I turned to the carpenter’s tool-basket, and taking from it an old chisel, a screw-driver, and a pair of pincers, went back to the room we had just left.
There could be no doubt about it. There was the tip of the dog’s tail, and the top of the hunter’s crossbow.
But my reader may not have retained in her memory the facts to which I implicitly refer. I would therefore, to spare repetition, beg her to look back to chapter xiv., containing the account of the loss of my sword.
In the consternation caused me by the discovery that this loss was no dream of the night, I had never thought of examining the wall of the chamber, to see whether there was in it a door or not; but I saw now at once plainly enough that the inserted patch did cover a small door. Opening it, I found within, a creaking wooden stair, leading up to another low door, which, fashioned like the door of a companion, opened upon the roof:—nowhere, except in the towers, had the Hall more than two stories. As soon as I had drawn back the bolt and stepped out, I found myself standing at the foot of an ornate stack of chimneys, and remembered quite well having tried the door that night Clara and I were shut out on the leads—the same night on which my sword was stolen.
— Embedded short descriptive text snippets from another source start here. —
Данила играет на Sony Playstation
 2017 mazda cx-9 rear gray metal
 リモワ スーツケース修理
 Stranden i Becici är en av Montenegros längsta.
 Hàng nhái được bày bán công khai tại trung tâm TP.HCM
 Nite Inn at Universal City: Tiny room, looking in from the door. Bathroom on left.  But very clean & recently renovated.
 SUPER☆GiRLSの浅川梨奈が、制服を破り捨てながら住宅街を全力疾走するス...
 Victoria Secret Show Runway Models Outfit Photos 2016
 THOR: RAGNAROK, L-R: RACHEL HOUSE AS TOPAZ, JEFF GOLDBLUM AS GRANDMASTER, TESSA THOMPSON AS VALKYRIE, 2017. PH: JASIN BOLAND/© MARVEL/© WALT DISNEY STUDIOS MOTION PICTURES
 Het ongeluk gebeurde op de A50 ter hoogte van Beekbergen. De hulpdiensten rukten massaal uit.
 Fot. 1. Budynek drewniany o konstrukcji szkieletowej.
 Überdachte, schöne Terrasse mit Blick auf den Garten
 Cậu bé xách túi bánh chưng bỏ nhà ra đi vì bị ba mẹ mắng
For the first time the question now rose in my mind whether Mrs Wilson could have been in league with Mr Close. Was it likely I should have been placed in a room so entirely fitted to his purposes by accident? But I could not imagine any respectable woman running such a risk of terrifying a child out of his senses, even if she could have connived at his being robbed of what she might well judge unsuitable for his possession.
Descending again to the bed-room, I set to work with my tools. The utmost care was necessary, for the threads were weak with old age. I had only one or two slight mishaps, however, succeeding on the whole better than I had expected. Leaving the door denuded of its covering, I took the patch on my arm, and again sought the library. Hobbes’s surprise, and indeed pleasure, when he saw that my plunder not only fitted the gap, but completed the design, was great. I directed him to get the whole piece down as carefully as he could, and went to extract, if possible, a favour from Lady Brotherton.
She was of course very stiff—no doubt she would have called it dignified; but I did all I could to please her, and perhaps in some small measure succeeded. After representing, amongst other advantages, what an addition a suite of rooms filled with a valuable library must be to the capacity of the house for the reception and entertainment of guests, I ventured at last to beg the services of Miss Pease for the repair of the bit of the tapestry.
She rang the bell, sent for Miss Pease, and ordered her, in a style of the coldest arrogance, to put herself under my direction. She followed me to the door in the meekest manner, but declined the arm I offered. As we went I explained what I wanted, saying I could not trust it to any hands but those of a lady, expressing a hope that she would not think I had taken too great a liberty, and begging her to say nothing about the work itself, as I wished to surprise Sir Giles and my assistants. She said she would be most happy to help me, but when she saw how much was wanted, she did look a little dismayed. She went and fetched her work-basket at once, however, and set about it, tacking the edges to a strip of canvas, in preparation for some kind of darning, which would not, she hoped, be unsightly.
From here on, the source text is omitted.